### Stored data
↓

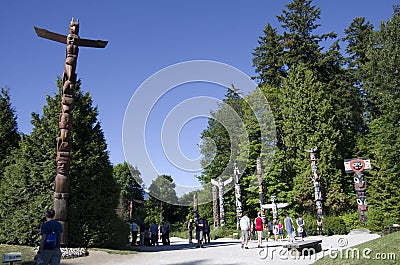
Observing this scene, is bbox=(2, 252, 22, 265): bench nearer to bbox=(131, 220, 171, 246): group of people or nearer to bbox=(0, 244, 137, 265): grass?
bbox=(0, 244, 137, 265): grass

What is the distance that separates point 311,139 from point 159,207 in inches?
1211

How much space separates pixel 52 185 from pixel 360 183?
23.6 meters

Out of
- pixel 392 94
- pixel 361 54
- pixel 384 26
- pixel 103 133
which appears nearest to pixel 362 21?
pixel 361 54

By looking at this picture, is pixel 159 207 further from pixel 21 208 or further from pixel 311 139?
pixel 21 208

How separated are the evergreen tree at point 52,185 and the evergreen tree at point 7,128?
408 centimetres

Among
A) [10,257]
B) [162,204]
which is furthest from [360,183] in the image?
[162,204]

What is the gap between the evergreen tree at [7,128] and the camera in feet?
64.2

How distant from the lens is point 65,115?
12.8 m

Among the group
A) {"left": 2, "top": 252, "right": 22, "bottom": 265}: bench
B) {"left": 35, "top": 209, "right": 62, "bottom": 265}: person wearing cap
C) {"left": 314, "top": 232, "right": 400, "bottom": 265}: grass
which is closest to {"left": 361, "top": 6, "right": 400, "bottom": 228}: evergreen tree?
{"left": 314, "top": 232, "right": 400, "bottom": 265}: grass

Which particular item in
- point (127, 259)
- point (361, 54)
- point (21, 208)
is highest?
point (361, 54)

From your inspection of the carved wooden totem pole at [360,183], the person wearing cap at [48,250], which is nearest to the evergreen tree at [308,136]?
the carved wooden totem pole at [360,183]

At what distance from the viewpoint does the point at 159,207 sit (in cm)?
5794

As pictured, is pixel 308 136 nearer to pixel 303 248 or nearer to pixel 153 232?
pixel 153 232

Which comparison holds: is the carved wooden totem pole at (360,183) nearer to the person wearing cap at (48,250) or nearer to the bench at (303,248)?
the bench at (303,248)
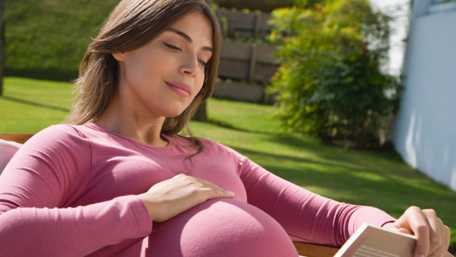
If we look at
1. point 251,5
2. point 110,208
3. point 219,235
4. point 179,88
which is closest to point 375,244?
point 219,235

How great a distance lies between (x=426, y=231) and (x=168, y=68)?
2.53ft

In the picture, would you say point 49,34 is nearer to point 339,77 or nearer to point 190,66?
point 339,77

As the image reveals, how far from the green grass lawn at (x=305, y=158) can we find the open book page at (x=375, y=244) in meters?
1.75

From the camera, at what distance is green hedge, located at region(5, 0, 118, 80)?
18.2 meters

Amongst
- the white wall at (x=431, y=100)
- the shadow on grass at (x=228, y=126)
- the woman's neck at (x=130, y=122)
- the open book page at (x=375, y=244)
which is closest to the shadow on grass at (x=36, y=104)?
the shadow on grass at (x=228, y=126)

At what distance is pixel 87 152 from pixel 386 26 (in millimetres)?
9579

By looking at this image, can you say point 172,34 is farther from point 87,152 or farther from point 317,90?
point 317,90

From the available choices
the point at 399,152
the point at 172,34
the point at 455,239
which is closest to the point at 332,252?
the point at 172,34

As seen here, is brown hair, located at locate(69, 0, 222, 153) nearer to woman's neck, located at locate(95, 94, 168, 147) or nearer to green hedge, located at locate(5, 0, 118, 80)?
woman's neck, located at locate(95, 94, 168, 147)

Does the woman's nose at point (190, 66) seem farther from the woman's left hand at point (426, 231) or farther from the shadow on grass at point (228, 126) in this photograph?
the shadow on grass at point (228, 126)

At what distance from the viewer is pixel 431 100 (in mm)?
9172

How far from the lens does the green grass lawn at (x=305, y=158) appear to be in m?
7.03

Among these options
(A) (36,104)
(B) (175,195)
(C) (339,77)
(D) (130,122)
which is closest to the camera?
(B) (175,195)

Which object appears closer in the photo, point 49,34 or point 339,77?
point 339,77
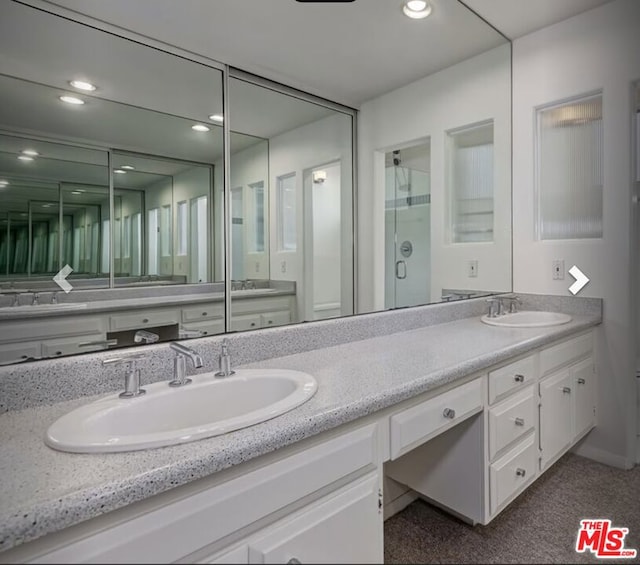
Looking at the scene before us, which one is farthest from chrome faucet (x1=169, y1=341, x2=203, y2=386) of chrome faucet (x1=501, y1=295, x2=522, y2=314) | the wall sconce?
chrome faucet (x1=501, y1=295, x2=522, y2=314)

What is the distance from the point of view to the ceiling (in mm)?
1093

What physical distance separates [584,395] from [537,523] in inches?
34.6

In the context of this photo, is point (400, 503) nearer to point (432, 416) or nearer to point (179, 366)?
point (432, 416)

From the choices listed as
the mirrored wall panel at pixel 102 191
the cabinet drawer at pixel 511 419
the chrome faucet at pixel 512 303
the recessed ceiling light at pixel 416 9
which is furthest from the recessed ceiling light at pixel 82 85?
the chrome faucet at pixel 512 303

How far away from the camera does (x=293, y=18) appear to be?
129 cm

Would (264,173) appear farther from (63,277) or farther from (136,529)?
(136,529)

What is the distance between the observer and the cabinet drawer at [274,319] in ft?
4.22

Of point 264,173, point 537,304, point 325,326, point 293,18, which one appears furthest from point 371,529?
point 537,304

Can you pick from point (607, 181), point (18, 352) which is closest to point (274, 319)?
point (18, 352)

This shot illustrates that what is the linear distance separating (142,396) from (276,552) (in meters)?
0.43

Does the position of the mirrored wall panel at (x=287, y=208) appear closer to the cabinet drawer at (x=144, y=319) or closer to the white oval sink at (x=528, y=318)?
the cabinet drawer at (x=144, y=319)

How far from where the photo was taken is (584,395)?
5.98 feet

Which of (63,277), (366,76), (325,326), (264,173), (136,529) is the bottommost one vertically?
(136,529)

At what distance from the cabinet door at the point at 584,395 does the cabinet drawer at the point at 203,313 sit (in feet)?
5.00
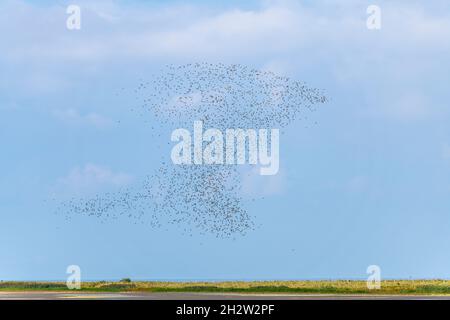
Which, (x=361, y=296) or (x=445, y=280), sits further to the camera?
(x=445, y=280)

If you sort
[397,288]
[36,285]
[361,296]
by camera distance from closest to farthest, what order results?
[361,296] < [397,288] < [36,285]

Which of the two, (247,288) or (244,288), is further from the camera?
(244,288)
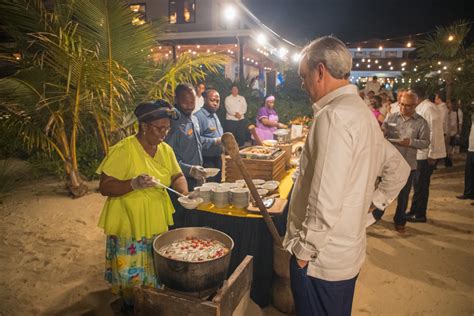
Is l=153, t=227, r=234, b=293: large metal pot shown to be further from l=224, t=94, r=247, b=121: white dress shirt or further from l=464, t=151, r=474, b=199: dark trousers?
l=224, t=94, r=247, b=121: white dress shirt

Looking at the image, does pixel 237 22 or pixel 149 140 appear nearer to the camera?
pixel 149 140

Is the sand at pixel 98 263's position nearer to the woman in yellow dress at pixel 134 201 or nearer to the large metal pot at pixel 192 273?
the woman in yellow dress at pixel 134 201

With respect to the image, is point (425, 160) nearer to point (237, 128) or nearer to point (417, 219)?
point (417, 219)

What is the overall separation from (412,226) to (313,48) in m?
4.94

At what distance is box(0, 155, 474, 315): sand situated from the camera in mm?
3357

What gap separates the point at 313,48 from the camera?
1.68 m

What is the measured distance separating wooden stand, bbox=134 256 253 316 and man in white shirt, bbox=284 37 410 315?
1.79 ft

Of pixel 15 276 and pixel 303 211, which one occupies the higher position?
pixel 303 211

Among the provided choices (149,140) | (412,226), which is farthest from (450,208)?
(149,140)

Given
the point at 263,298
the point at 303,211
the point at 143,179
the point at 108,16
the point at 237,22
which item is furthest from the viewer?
the point at 237,22

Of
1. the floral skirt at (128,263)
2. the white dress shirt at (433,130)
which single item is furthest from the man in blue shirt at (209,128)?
the white dress shirt at (433,130)

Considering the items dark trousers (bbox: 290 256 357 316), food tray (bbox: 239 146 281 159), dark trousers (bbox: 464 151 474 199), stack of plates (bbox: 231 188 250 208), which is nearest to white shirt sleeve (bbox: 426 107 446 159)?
dark trousers (bbox: 464 151 474 199)

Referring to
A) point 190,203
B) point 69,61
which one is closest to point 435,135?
point 190,203

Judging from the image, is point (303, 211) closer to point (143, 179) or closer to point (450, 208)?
point (143, 179)
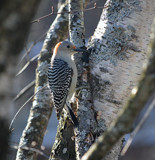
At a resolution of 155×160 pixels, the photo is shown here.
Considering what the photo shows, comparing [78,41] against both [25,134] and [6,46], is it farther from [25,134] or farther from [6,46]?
[6,46]

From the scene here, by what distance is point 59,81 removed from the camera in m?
4.45

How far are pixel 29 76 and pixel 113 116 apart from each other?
219 inches

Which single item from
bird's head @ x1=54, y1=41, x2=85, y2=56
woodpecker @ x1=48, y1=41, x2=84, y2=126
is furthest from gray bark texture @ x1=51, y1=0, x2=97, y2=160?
bird's head @ x1=54, y1=41, x2=85, y2=56

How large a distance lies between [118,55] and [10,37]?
2.32 meters

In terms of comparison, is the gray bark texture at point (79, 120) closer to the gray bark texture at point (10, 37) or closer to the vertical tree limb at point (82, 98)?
the vertical tree limb at point (82, 98)

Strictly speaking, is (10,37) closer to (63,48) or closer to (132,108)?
(132,108)

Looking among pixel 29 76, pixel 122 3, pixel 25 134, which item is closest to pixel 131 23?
pixel 122 3

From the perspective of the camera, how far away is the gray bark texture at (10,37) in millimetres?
1266

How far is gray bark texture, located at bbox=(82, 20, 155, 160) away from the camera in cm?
147

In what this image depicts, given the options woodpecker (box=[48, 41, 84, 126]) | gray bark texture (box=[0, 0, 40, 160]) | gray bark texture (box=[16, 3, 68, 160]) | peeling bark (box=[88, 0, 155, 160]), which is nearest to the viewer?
gray bark texture (box=[0, 0, 40, 160])

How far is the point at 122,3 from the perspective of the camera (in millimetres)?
3646

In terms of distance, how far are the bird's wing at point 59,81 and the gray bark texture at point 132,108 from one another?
7.57 ft

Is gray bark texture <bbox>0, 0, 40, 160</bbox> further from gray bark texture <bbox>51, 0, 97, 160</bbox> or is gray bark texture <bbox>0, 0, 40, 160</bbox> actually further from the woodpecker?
the woodpecker

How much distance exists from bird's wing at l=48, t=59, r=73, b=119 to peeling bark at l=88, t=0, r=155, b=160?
0.71m
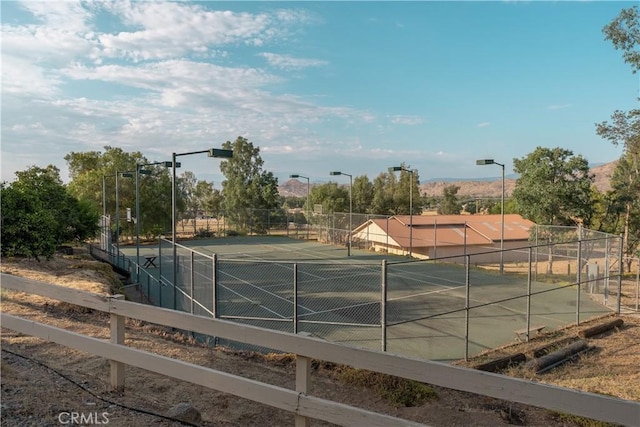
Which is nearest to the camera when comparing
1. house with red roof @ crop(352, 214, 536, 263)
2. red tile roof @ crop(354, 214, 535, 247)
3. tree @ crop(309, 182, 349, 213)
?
house with red roof @ crop(352, 214, 536, 263)

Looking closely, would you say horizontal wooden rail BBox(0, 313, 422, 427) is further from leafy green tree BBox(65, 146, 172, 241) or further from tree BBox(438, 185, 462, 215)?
tree BBox(438, 185, 462, 215)

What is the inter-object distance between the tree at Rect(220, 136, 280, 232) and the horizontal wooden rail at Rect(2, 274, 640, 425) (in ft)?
151

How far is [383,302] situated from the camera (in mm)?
9398

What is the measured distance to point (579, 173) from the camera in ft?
106

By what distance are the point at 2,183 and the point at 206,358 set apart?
50.1 feet

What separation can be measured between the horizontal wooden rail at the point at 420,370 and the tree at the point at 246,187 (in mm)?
46031

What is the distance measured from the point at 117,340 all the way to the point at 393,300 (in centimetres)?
1104

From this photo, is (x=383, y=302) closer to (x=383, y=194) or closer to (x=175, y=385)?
(x=175, y=385)

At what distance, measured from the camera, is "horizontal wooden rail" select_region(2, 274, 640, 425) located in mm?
2219

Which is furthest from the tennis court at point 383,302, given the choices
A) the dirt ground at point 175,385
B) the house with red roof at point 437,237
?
the house with red roof at point 437,237

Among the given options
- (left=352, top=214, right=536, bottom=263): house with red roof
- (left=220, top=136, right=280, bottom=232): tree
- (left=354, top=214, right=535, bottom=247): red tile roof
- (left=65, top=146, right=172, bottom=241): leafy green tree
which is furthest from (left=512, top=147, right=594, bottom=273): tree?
(left=65, top=146, right=172, bottom=241): leafy green tree

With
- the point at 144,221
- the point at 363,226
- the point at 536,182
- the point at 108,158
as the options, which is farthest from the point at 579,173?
the point at 108,158

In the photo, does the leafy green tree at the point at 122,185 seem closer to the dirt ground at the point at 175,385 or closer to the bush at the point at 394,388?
the dirt ground at the point at 175,385

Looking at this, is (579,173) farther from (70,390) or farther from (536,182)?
(70,390)
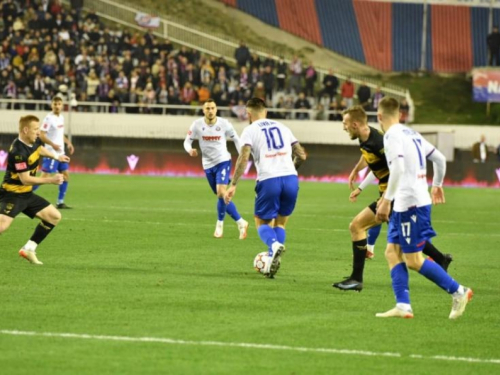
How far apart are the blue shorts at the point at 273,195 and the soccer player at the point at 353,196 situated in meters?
0.80

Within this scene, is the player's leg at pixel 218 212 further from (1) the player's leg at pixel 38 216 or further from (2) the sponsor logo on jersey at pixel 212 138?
(1) the player's leg at pixel 38 216

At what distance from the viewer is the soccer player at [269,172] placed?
13.1 m

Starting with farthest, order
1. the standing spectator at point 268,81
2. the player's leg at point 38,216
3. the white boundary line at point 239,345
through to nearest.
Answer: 1. the standing spectator at point 268,81
2. the player's leg at point 38,216
3. the white boundary line at point 239,345

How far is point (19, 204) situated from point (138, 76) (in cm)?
2871

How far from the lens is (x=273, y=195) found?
13078 mm

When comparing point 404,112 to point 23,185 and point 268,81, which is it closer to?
point 268,81

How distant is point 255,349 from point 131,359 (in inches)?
40.0

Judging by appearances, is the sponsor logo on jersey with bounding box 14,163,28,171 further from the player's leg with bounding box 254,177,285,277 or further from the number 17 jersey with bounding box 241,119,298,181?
the player's leg with bounding box 254,177,285,277

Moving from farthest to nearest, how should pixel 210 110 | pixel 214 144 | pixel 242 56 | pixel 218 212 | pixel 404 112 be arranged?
pixel 242 56 → pixel 404 112 → pixel 214 144 → pixel 210 110 → pixel 218 212

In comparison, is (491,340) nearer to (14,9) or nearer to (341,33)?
(14,9)

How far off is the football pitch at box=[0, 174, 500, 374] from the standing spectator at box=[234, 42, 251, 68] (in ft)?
78.4

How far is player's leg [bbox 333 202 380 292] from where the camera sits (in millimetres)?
12391

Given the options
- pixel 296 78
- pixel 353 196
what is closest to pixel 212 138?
pixel 353 196

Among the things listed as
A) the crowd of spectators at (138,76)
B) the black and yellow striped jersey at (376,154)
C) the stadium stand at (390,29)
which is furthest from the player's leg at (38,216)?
the stadium stand at (390,29)
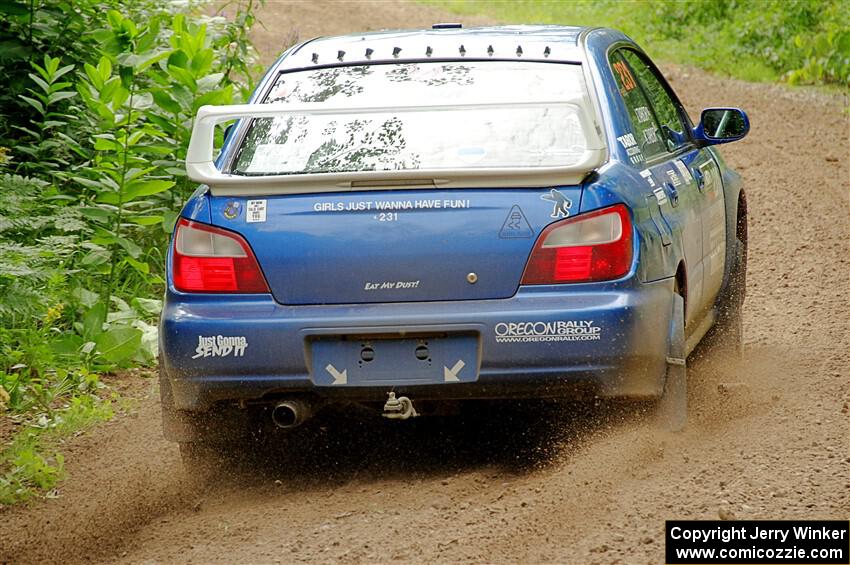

↑

### Set exercise
Extract every line of the records that contains the word "listed".

### Complete output
From the choices listed as
Among the things listed as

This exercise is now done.